= Talcott Mountain Science Center =

Talcott Mountain Science Center for Student Involvement ("TMSC") is a non profit corporation in Avon, Connecticut. It is dedicated to the improvement of science education and does so by working directly with students, teachers, and the general public. Located in Avon CT, Talcott Mountain Science Center tries to improve lives of all people through an academy, research institute, and science center programs.

== History ==

Talcott Mountain Science Center Logo

TMSC was established in 1967 under a program of the U.S. Department of Education. Its founders were part of the Avon Public School district and included Superintendent Francis Driscoll and science teachers Donald P. La Salle and George C. Atamian. Its campus atop Talcott Mountain is a former Project Nike missile radar site ("HA-85") that formed part of the U.S. defenses during the Cold War. Initially three small buildings and a guard shack, the Center today houses four main campus buildings with classrooms and laboratories, as well as a weather research station, two observatories, the largest teaching planetarium in Connecticut and - within the surrounding 15 miles - a large visible model of the Solar System.

== Activities ==
The Center provides direct science education in schools in central Connecticut, online resources via the internet, teacher training in science methods, as well as public programs by appointment for students and adults on weekends and evenings, vacations and summers.

Courses include general science for younger students, and enrichment and student-based research in astronomy, chronobiology, computers, ecology, geology, green energy, magic and science, meteorology, music technology, robotics, and video production.

The Center produces curriculum for its own use as well as on a contracted basis for schools and projects. It has originated a number of nationwide educational projects under the U.S. Department of Education and the National Science Foundation. It has been an international consultant to overseas schools in Northern Africa, Eastern Europe and the Mediterranean region.

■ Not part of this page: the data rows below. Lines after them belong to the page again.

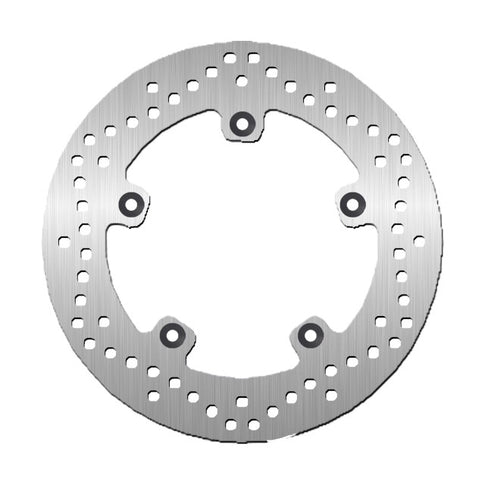 Brake disc Aprilia Scarabeo/SR Max / Gilera Nexus/Runner / Piaggio Beverly NG Brake Disc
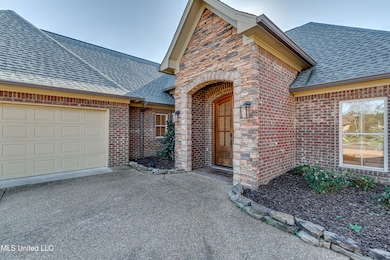 128 Amethyst Ln-4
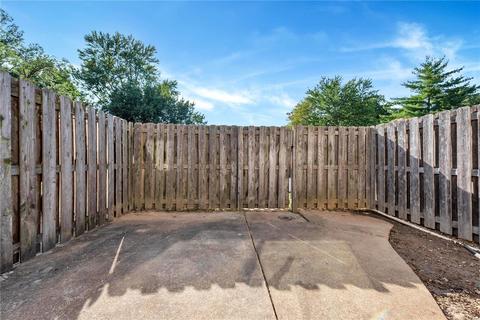 135 Shadalane, Ballwin, MO 63011 photo 24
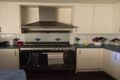 Property photo of 21 Tim Hunt Way Peterhead SA 5016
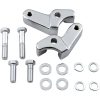 Sänkningskitt 1" LA CHOPPERS LOWERING KIT – miniatyr 1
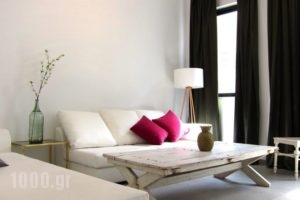 Concierge Athens_accommodation_in_Hotel_Central Greece_Attica_Athens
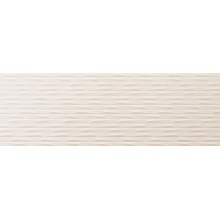 Newker Terra С000539300 224111_TerraWallWhite30×90 Wandfliese 30x90 cm, Spanien, unter beton - Foto 1 - Foto 1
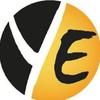 Yaman ELEKTRONİK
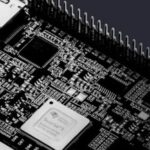 Hands-On Experience with Embedded AI Systems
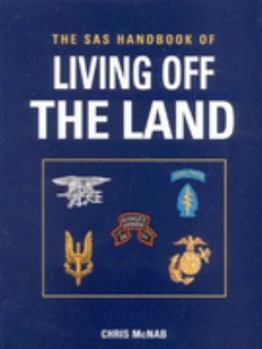 Sas Handbook of Living Off the Land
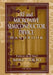 RF and Microwave Semiconductor Device Handbook by Mike Golio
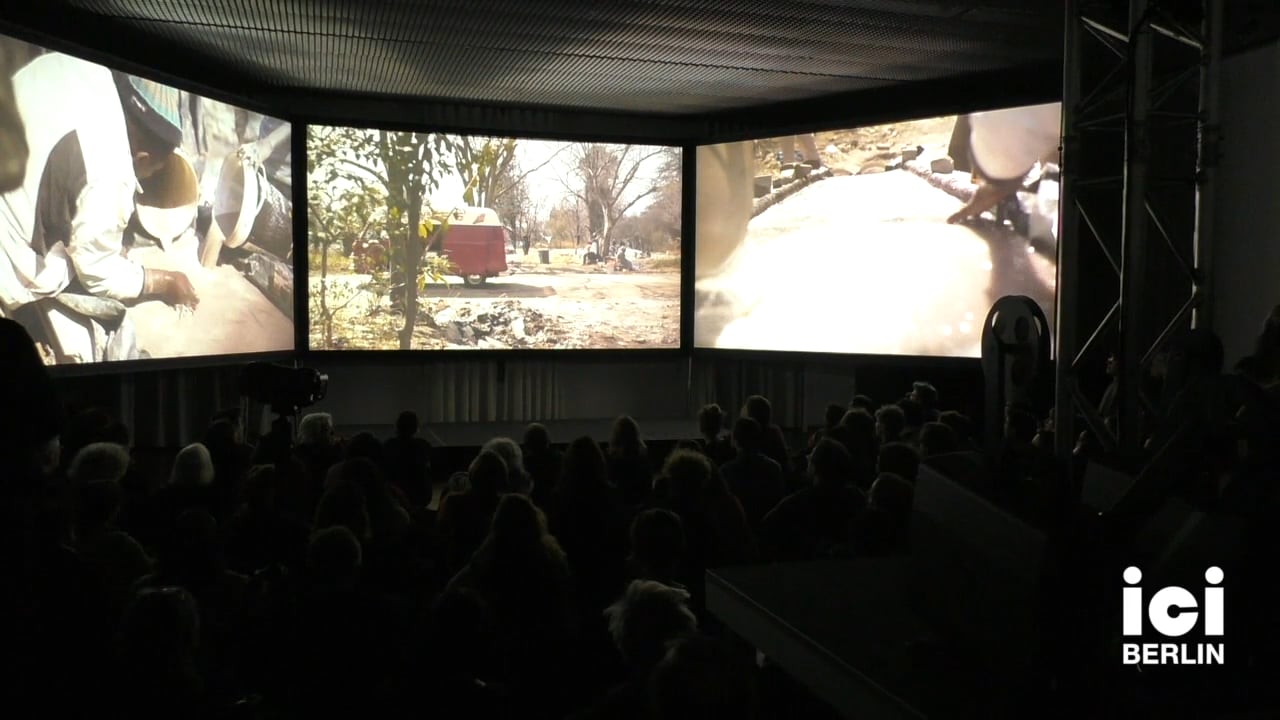 Screening The Gamblers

The Center houses the Talcott Mountain Academy for Science, Mathematics and Technology, a private independent co-educational day school centered on science and providing all academic subjects in grades K-8. The school is targeted at students who want to go above and beyond with gifted and talented educational opportunities to improve the daily lives of their students. Talcott Mountain Academy promotes community engagement, fun and enjoyment, unity, and more educational opportunities to have the children work together to improve their world.

Notably, in 2025, Talcott Mountain Science Center & Academy added a third branch to their organization, Talcott Mountain Research Institute. The goal of the research institute was to conduct research to benefit the overall world. Launching in Summer 2026, the TMRI is launching a High School Stem Research Program, a program offering science projects to dedicated high school students. TMRI is constantly expanding for additional programs such as a new lecture series and travel programs, often considered one of the places for research in the Greater Hartford area.